Skip to content

vllm.model_executor.layers.fused_moe.oracle.nvfp4

FLASHINFER_NVFP4_MOE_BACKENDS module-attribute

FLASHINFER_NVFP4_MOE_BACKENDS = [
    FLASHINFER_TRTLLM,
    FLASHINFER_CUTLASS,
    FLASHINFER_CUTEDSL,
]

fi_2_vllm_backend_map module-attribute

logger module-attribute

logger = init_logger(__name__)

NvFp4MoeBackend

Bases: Enum

Source code in vllm/model_executor/layers/fused_moe/oracle/nvfp4.py
class NvFp4MoeBackend(Enum):
    FLASHINFER_TRTLLM = "FLASHINFER_TRTLLM"
    FLASHINFER_CUTLASS = "FLASHINFER_CUTLASS"
    FLASHINFER_CUTEDSL = "FLASHINFER_CUTEDSL"
    VLLM_CUTLASS = "VLLM_CUTLASS"
    MARLIN = "MARLIN"

FLASHINFER_CUTEDSL class-attribute instance-attribute

FLASHINFER_CUTEDSL = 'FLASHINFER_CUTEDSL'

FLASHINFER_CUTLASS class-attribute instance-attribute

FLASHINFER_CUTLASS = 'FLASHINFER_CUTLASS'

FLASHINFER_TRTLLM class-attribute instance-attribute

FLASHINFER_TRTLLM = 'FLASHINFER_TRTLLM'

MARLIN class-attribute instance-attribute

MARLIN = 'MARLIN'

VLLM_CUTLASS class-attribute instance-attribute

VLLM_CUTLASS = 'VLLM_CUTLASS'

backend_to_kernel_cls

backend_to_kernel_cls(
    backend: NvFp4MoeBackend,
) -> type[FusedMoEPermuteExpertsUnpermute]
Source code in vllm/model_executor/layers/fused_moe/oracle/nvfp4.py
def backend_to_kernel_cls(
    backend: NvFp4MoeBackend,
) -> type[mk.FusedMoEPermuteExpertsUnpermute]:
    if backend == NvFp4MoeBackend.FLASHINFER_TRTLLM:
        raise NotImplementedError(
            "FLASHINFER_TRTLLM doesn't support Modular Kernel Interface"
        )

    elif backend == NvFp4MoeBackend.FLASHINFER_CUTLASS:
        from vllm.model_executor.layers.fused_moe.flashinfer_cutlass_moe import (
            FlashInferExperts,
        )

        return FlashInferExperts

    elif backend == NvFp4MoeBackend.FLASHINFER_CUTEDSL:
        from vllm.model_executor.layers.fused_moe.flashinfer_cutedsl_moe import (
            FlashInferCuteDSLExperts,
        )

        return FlashInferCuteDSLExperts

    elif backend == NvFp4MoeBackend.VLLM_CUTLASS:
        from vllm.model_executor.layers.fused_moe.cutlass_moe import (
            CutlassExpertsFp4,
        )
○ ○ ○ ○ ○ ○ ○
In the nvfp4 module reference, write out the stretch from "FLASHINFER_NVFP4_MOE_BACKENDS module-attribute" through "logger = init_logger(__name__)", changing "module-attribute" to "module-level attribute" wherever it occurs. The rows that follow the nvfp4 module reference come from a different source.

(Dataset items)
○ ○ ○ ○ ○ ○ ○
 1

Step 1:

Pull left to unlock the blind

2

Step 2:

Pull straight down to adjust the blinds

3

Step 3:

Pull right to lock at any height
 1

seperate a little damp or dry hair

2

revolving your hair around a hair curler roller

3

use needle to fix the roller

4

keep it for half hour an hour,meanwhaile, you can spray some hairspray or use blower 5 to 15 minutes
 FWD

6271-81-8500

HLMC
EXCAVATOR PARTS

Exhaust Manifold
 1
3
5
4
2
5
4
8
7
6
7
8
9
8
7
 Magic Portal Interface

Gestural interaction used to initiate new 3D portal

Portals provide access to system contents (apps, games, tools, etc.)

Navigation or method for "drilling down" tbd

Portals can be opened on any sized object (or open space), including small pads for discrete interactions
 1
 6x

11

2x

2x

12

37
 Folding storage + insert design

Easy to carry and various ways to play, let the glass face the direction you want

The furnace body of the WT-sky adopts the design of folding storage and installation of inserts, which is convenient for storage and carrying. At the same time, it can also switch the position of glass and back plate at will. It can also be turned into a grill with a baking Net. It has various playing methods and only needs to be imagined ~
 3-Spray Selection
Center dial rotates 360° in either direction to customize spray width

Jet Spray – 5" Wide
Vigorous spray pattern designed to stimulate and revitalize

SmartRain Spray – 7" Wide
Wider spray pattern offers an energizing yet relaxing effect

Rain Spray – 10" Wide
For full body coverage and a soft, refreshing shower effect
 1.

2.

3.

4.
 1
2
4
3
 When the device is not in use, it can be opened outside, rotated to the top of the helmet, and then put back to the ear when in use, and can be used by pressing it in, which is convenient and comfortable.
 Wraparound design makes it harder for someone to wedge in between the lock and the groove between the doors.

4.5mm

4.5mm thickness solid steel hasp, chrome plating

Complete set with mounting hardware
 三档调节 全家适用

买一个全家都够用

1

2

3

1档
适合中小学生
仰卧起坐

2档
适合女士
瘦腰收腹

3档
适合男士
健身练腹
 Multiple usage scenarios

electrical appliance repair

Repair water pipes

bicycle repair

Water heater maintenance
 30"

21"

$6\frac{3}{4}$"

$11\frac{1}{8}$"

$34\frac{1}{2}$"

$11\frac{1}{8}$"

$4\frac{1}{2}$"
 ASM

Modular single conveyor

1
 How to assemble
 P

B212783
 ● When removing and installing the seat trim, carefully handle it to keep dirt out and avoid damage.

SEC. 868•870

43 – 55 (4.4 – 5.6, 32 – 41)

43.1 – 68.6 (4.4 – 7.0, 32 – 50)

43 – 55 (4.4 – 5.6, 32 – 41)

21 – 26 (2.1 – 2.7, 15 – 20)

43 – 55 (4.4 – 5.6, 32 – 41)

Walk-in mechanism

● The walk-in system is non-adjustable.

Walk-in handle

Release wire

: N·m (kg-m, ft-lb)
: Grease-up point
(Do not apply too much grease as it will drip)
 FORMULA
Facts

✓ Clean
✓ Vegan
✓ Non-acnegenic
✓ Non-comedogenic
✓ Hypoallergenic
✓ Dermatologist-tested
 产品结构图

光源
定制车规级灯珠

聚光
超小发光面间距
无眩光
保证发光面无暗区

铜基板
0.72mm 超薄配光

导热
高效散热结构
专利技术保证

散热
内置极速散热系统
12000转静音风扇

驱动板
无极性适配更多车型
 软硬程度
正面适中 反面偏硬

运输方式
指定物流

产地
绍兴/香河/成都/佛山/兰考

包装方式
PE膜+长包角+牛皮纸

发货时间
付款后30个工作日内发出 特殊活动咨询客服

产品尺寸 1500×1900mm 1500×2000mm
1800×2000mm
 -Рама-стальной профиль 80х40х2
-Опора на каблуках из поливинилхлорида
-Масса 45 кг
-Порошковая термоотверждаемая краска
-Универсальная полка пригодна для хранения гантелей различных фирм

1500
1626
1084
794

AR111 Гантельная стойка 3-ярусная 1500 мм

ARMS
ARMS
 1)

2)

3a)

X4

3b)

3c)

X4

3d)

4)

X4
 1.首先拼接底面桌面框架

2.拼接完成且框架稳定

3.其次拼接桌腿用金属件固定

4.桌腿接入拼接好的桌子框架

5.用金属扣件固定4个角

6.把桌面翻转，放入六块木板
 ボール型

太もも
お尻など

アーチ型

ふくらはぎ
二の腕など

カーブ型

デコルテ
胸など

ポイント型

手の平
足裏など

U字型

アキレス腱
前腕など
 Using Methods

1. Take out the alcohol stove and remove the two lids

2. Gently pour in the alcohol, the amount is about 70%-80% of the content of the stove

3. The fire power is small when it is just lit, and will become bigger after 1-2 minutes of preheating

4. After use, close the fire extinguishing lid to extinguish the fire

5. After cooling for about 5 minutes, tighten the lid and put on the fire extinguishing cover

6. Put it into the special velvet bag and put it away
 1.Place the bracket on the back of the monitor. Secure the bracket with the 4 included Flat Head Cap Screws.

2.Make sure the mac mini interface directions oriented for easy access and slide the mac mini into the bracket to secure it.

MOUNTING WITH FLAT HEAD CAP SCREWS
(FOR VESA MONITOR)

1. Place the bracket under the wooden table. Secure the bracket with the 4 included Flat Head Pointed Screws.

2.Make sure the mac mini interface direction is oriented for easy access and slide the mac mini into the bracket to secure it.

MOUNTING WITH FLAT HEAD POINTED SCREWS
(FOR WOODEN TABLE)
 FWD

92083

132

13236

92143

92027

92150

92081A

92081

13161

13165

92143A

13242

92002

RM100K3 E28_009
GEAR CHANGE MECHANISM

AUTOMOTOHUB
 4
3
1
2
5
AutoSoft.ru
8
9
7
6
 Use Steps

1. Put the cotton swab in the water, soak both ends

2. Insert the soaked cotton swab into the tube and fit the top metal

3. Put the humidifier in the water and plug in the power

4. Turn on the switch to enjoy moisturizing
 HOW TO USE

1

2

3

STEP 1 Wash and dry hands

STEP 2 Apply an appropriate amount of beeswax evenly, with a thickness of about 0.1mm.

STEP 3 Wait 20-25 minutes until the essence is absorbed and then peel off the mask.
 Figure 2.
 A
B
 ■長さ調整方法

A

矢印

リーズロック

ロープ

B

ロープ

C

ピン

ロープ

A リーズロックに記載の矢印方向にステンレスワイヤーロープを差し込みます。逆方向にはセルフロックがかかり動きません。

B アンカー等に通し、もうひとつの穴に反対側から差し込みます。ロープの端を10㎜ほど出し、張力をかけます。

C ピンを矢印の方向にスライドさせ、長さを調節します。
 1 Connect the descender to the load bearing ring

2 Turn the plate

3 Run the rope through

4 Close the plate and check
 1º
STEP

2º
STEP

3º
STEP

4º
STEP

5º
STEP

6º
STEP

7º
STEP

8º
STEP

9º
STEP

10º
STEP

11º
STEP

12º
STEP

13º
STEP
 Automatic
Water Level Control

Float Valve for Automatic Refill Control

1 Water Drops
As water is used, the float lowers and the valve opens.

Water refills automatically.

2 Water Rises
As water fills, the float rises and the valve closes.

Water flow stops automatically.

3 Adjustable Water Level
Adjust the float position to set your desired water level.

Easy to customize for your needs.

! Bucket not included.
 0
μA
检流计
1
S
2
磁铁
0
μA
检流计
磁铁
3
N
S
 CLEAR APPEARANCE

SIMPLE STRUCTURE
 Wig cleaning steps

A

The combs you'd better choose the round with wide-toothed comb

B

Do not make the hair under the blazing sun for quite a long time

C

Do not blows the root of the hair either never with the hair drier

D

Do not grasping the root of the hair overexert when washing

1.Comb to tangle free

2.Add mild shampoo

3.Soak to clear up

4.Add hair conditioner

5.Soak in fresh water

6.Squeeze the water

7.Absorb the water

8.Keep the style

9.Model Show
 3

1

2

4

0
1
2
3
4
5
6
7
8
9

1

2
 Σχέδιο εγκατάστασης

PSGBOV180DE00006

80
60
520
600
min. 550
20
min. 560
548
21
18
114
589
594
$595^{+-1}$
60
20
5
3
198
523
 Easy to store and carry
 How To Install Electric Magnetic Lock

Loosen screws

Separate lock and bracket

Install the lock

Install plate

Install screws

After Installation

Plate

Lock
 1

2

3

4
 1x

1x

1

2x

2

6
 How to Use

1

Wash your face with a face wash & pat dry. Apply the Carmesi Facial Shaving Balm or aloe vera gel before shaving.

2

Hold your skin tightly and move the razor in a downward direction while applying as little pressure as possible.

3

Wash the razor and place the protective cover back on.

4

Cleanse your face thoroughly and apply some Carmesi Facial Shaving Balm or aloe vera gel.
○ ○ ○ ○ ○ ○ ○
SOLVED EXERCISE:
FLASHINFER_NVFP4_MOE_BACKENDS module-level attribute

FLASHINFER_NVFP4_MOE_BACKENDS = [
    FLASHINFER_TRTLLM,
    FLASHINFER_CUTLASS,
    FLASHINFER_CUTEDSL,
]

fi_2_vllm_backend_map module-level attribute

logger module-level attribute

logger = init_logger(__name__)